Decision demonstrates innovative solutions can be found

It has been gratifying to see the generosity of spirit, the intellectual purpose and the genuine altruism with which the people of Dunedin, Otago and Southland embraced the cause of retaining neurosurgery services in the South.

We thank all the people who became involved, and the other media organisations who joined the Otago Daily Times in helping to convey such a purposeful message.

The key recommendation of the expert panel - for a service with an academic "neurosurgical node" using the research strengths of the University of Otago - will be welcomed by all who participated in one of the most intense exercises in participatory democracy in recent years in the South.

The panel's rider, that an academic neurosurgical centre of excellence be established and that the model recommended by the panel be "truly a New Zealand one, and, in particular, a South Island one", deserves the closest scrutiny and consideration.

The recommendation reinforces the thrust of argument behind our "It's a no-brainer" campaign: that the decision must be based on three elements: health needs, educational opportunities and economic sense.

On all three points we were convinced the solution to the provision of a South Island-wide service lay in a two-centre arrangement, at Dunedin and Christchurch, with the University of Otago's Faculty of Medicine a core participant.

So it has proved.

The panel's solution is also a warning to the South Island, one that needs to be taken seriously with regard to the continuing provision of the full range of safe health services.

Medical science is advancing rapidly; so, too, is the demand for services.

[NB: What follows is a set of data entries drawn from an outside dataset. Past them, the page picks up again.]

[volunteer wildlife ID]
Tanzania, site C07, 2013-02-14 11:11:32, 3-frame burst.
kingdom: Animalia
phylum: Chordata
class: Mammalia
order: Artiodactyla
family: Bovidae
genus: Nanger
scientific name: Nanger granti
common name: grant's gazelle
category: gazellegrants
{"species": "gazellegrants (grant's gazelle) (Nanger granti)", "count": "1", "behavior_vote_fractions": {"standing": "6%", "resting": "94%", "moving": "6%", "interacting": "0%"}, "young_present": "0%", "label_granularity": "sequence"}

The population-based funding model, which we have consistently argued has too narrow a focus for the particular circumstances of the island, will continue to dominate planning.

But the challenge to retain services must be considered from all perspectives, not merely the fiscal, and the position of the university in Dunedin and its medical faculty is critical.

Parochialism has bedevilled the provision of the full range of taxpayer-funded or subsidised public utilities in the island, hostilities over health care being one of the worst offenders.

Too often, regional rivalries have superseded rational clinical argument, rational economic argument and, where public health has been concerned, logical solutions based around present and future needs.

Hence, the panel's recommendation of an independent governance board will be crucial to the success of the proposed service, as indeed will be the university's direct support in two of the proposed three neurosurgeons to be based permanently in Dunedin at professorial and senior lecturer level.

This is the opportunity to build on the university's already significant international reputation in the neurosciences, and for training doctors.

It may well be that in time there will be one South Island entity governing public health care from several sites - a type of outreach arrangement.

The South should not be afraid of this prospect.

It is regrettable the health boards could not reach a similar conclusion to the panel's.

There is a lesson for them here: the recommended neurosurgical model has shown that effective and innovative ways of achieving acceptable results can be found - if the will to do so can be stimulated.